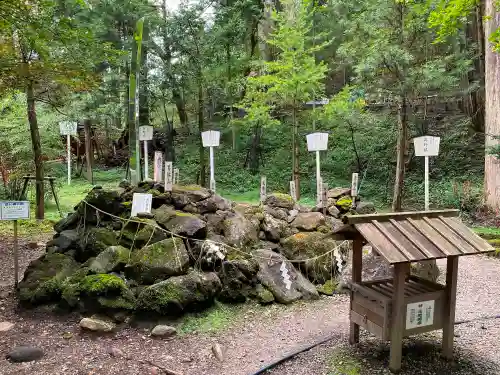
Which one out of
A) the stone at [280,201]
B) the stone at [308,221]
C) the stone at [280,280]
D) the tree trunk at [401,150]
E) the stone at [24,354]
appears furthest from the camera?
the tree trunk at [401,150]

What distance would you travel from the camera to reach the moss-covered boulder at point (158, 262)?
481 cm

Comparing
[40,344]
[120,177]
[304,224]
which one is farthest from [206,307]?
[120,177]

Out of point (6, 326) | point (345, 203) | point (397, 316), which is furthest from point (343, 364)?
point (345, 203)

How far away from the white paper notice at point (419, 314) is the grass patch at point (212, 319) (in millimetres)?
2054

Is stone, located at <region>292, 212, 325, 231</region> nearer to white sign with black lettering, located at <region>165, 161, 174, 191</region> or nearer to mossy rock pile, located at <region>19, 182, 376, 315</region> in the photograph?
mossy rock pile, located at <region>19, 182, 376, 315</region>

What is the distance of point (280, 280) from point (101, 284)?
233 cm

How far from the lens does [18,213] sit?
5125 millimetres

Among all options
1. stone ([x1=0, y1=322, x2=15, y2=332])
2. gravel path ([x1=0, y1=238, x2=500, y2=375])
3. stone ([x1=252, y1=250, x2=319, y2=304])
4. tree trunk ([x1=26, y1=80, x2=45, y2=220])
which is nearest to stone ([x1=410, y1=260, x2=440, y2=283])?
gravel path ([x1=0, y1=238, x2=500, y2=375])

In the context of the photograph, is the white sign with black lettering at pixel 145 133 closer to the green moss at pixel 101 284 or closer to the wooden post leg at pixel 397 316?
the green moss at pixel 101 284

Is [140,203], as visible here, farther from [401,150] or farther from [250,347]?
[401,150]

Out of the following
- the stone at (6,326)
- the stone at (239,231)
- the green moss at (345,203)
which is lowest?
--------------------------------------------------
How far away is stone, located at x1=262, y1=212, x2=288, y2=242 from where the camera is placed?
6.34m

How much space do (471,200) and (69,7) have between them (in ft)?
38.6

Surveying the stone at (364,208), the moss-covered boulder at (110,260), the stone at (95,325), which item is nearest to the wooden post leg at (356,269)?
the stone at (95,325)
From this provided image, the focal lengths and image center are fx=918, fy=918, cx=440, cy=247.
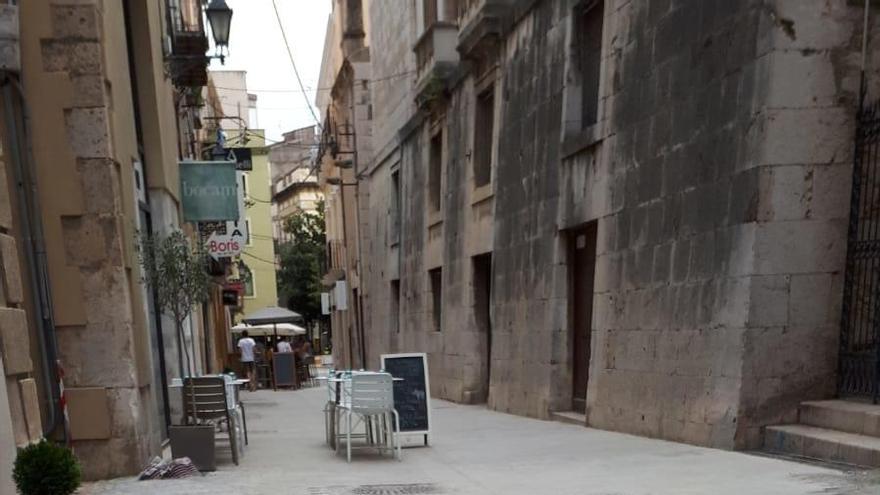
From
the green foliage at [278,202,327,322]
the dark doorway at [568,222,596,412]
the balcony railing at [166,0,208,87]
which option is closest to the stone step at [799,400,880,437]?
--------------------------------------------------
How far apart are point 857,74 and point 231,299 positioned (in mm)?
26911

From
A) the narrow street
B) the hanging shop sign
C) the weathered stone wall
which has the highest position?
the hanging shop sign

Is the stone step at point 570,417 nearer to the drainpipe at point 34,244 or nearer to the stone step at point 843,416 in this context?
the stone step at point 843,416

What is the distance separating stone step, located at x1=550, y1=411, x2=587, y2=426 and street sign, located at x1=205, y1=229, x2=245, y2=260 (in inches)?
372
--------------------------------------------------
* EXERCISE BRIEF *
Locate each line of the data above that contains the string "post", treating uppercase and lowercase as different, and copy those lines.

* RESULT OF THIS TASK *
In the context of the photograph, is the white sign with black lettering at pixel 145 133 closer to the green moss at pixel 101 284 or closer to the wooden post leg at pixel 397 316?
Surveying the stone at (364,208), the moss-covered boulder at (110,260), the stone at (95,325), which item is nearest to the wooden post leg at (356,269)?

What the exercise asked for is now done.